Alessandra Panaro, une petite Romaine sur
le grand écran
«N’est-ce
pas le plus bel endroit de Rome ?...»
demande-t-elle sans attendre une approbation forcément acquise. Alessandra
Panaro ne se vante pas. Niché dans un antique palazzo à deux pas du
Palatin, son appartement offre une vue époustouflante sur la ville. À
l’intérieur, photos de cinéma et de théâtre – les siennes et celles de son
second mari, le comédien Giancarlo Sbragia – voisinent avec une immense
bibliothèque et un élégant mobilier. Un logis d’artistes. Et d’artistes de
bonne famille.
Rencontrer Alessandra Panaro fait l’effet
de retrouvailles avec une camarade de lycée qu’on aurait perdue de vue. Avec un brin de sophistication en plus, l’adorable
fiancée du cinéma italien que dirigea Visconti a gardé intactes sa silhouette
de jeune fille et son allure décontractée. Jean ajusté et t-shirt blanc ont
seulement remplacé ses robes cintrées d’alors. Sur le tableau «peint par un
ami de Fellini» qui trône sur un mur du salon, on prendrait facilement la
mère pour la fille. De ses doigts effilés, elle saisit cigarette et briquet: «Je
suis d’une famille romanissima! Mon père était colonel dans
l’aéronautique et ma mère romaine depuis sept générations, d’une famille
d’avocats au tribunal de la rote. E adoro la mia Roma… ».
Premiers pas avec les grands
Ses débuts au cinéma, elle les a faits à
quatorze ans dans Il barcaiolo di Amalfi, un petit film oublié de 1954
où son frère Michelangelo (« Milo ») était assistant réalisateur.
Elle se souvient: «Il voulait me décourager et m’a fait lever à quatre
heures du matin pour m’emmener sur le lieu du tournage, au bord de la mer. Je
ne me rappelle même plus ce que je jouais... Il espérait qu’en rentrant à la
maison le soir, je serais brisée et voudrais abandonner. Mais moi, au
contraire, je m’étais bien amusée!».
D’autres apparitions suivent avant un véritable rôle dans Gli
innamorati (Les amoureux, 1955). C’est en rendant visite à Milo sur le
tournage qu’elle fut remarquée par Mauro Bolognini. Restait à convaincre ses
parents: «Ça n’a pas été sans peine! explique-t-elle en riant. Pour
ma mère, faire du cinéma était un scandale. Alors tout le conseil de famille
s’est réuni, il y avait même un oncle cofondateur de la démocratie chrétienne…
Et finalement ils ont dit oui!».

*Consigne 1*
Recopiez fidèlement le passage du portrait d'Alessandra Panaro qui va de "Premiers pas avec" jusqu'à "était assistant réalisateur.".
*Consigne 2*
Répondez à ces questions sur le portrait d'Alessandra Panaro.
(a) À quel âge a-t-elle fait ses débuts au cinéma ?
(b) Quel était le métier de son père ?
(c) Qui l'a remarquée pendant qu'elle rendait visite à Milo sur un tournage ?

*Matériel recueilli*
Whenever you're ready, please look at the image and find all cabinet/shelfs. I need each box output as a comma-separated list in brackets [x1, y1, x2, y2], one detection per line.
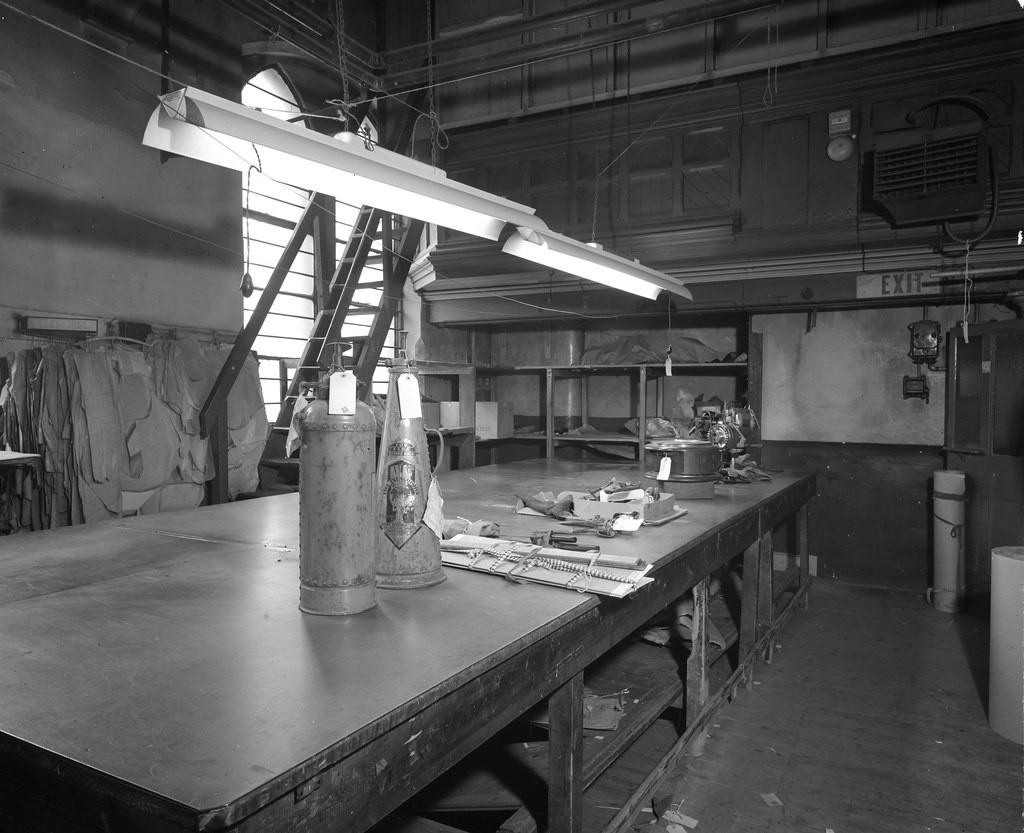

*Réponse 1*
Premiers pas avec les grands
Ses débuts au cinéma, elle les a faits à
quatorze ans dans Il barcaiolo di Amalfi, un petit film oublié de 1954
où son frère Michelangelo (« Milo ») était assistant réalisateur.

*Réponse 2*
(a) À quatorze ans.
(b) Il était colonel dans l'aéronautique.
(c) Mauro Bolognini.